Das Hufescharren noch in Bonn verbliebener Bundesminister wird immer lauter. Es soll Richtung Berlin gehen, zumindest müsste das Standbein an der Spree stabiler werden.

Das Hufescharren noch in Bonn verbliebener Bundesminister wird immer lauter. Es soll Richtung Berlin gehen, zumindest müsste das Standbein an der Spree stabiler werden. Nach Vorstößen von Bundesverteidigungsminister Rudolf Scharping, seinem Vorgänger Volker Rühe und Umweltminister Jürgen Trittin wollen auch Bundesbildungsministerin Edelgard Bulmahn und Gesundheitsministerin Ulla Schmidt zweite Dienstsitze in Berlin erweitern.

"Rutschbahneffekt" ist ein Wort, das die Bundesstadt Bonn nervös und die Bundeshauptstadt Berlin selbstbewusster macht. Am Rhein will die Sorge nicht weichen, dass auch die dortigen Ministerien allmählich nach Berlin rutschen, weil ein einziger Dienstsitz praktischer und kostengünstiger ist. Auf 500 Millionen Euro wird der jährliche Mehraufwand für den zweigeteilten Regierungsbetrieb geschätzt. Die Absicht der Ministerien für Bildung und Gesundheit, in neue Räume für ihre Berliner Dienststellen zu investieren, nährt Spekulationen, dass es in der nächsten Legislaturperiode - allen Dementis zum Trotz - doch zur nächsten großen Rutschpartie nach Berlin kommt.

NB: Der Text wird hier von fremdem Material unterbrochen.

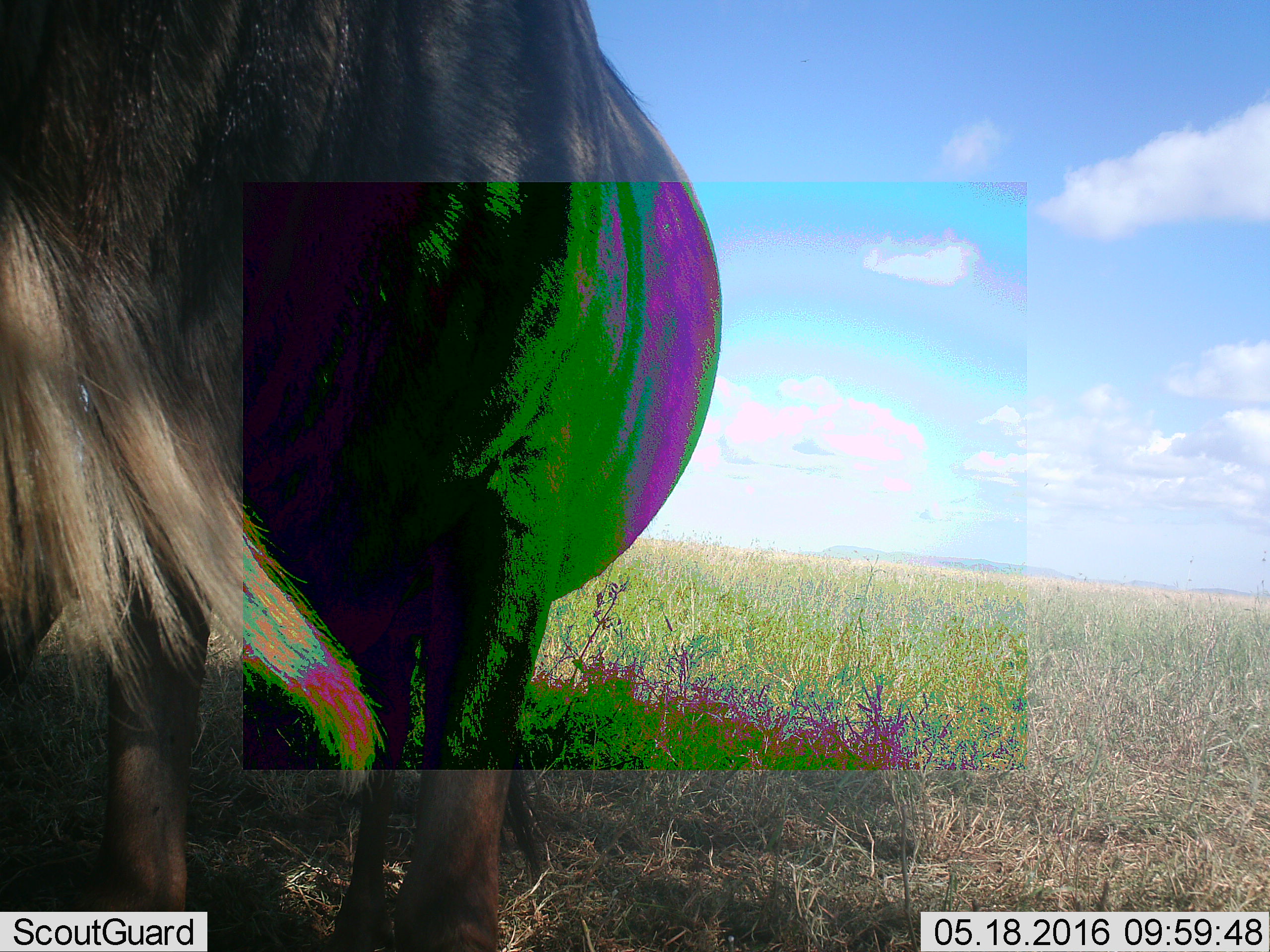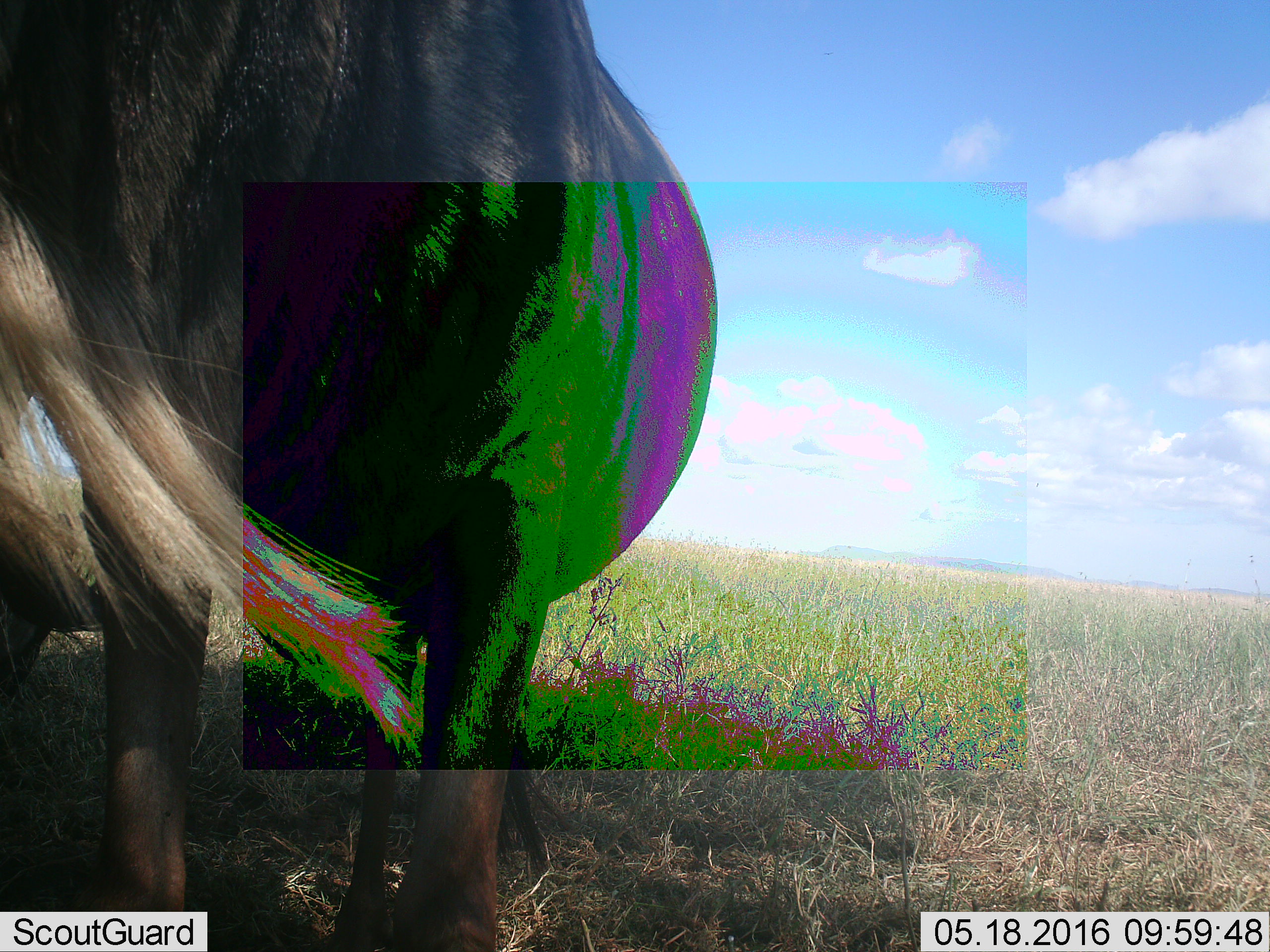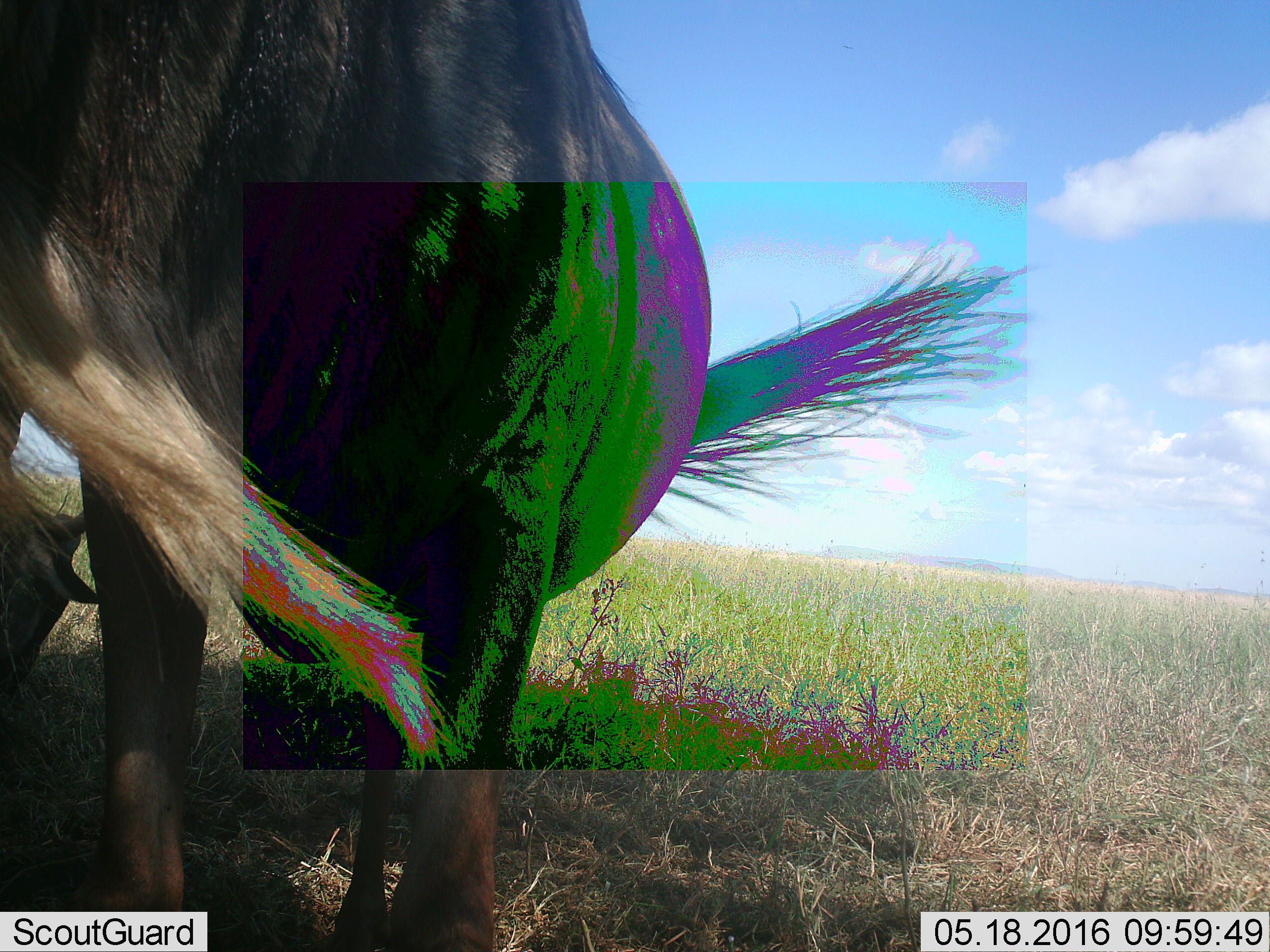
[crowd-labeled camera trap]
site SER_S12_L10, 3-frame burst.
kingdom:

An der Hannoverschen Straße 30 in Mitte sei es jedenfalls "knallvoll bis unters Dach", sagt Sabine Baun, die Sprecherin des Bundesministeriums für Bildung und Forschung. Der Platz der ehemaligen Ständigen Vertretung des Bundes in der DDR reicht auch mit dem Erweiterungsbau nicht mehr aus. Unter anderem brauchen bisherige Pendler neue Büroräume, und die glaube man im "Dreispitzhaus" an der Friedrichstraße gefunden zu haben. Der alte Standort bleibe erhalten. Ministerin Edelgard Bulmahn soll dem Personal kürzlich mitgeteilt haben, dass die Berliner Dienststelle in dieser Legislaturperiode nicht weiter ausgebaut wird. Die Sprecherin wies aber auch darauf hin, dass die zweiten Dienstsitze in Berlin bis zu 25 Prozent der Mitarbeiter eines Ministeriums aufnehmen könnten. Hier seien erst knapp zehn Prozent ausgeschöpft. Neue Büroräume will auch das Bundesministerium für Gesundheit einrichten, das mit seiner Berliner Dienststelle bislang drei Häuser an der Mohrenstraße besetzt. Um besser arbeiten zu können, soll an der Stresemannstraße in Nähe zum Potsdamer Platz ein größerer Altbau bezogen werden. Man habe aber "nicht die Absicht, mit dem Mutterhaus umzuziehen", versichert Andrea Jozefini vom Gesundheitsministerium. "Es ist nur ein neues Quartier für die Berliner Mitarbeiter."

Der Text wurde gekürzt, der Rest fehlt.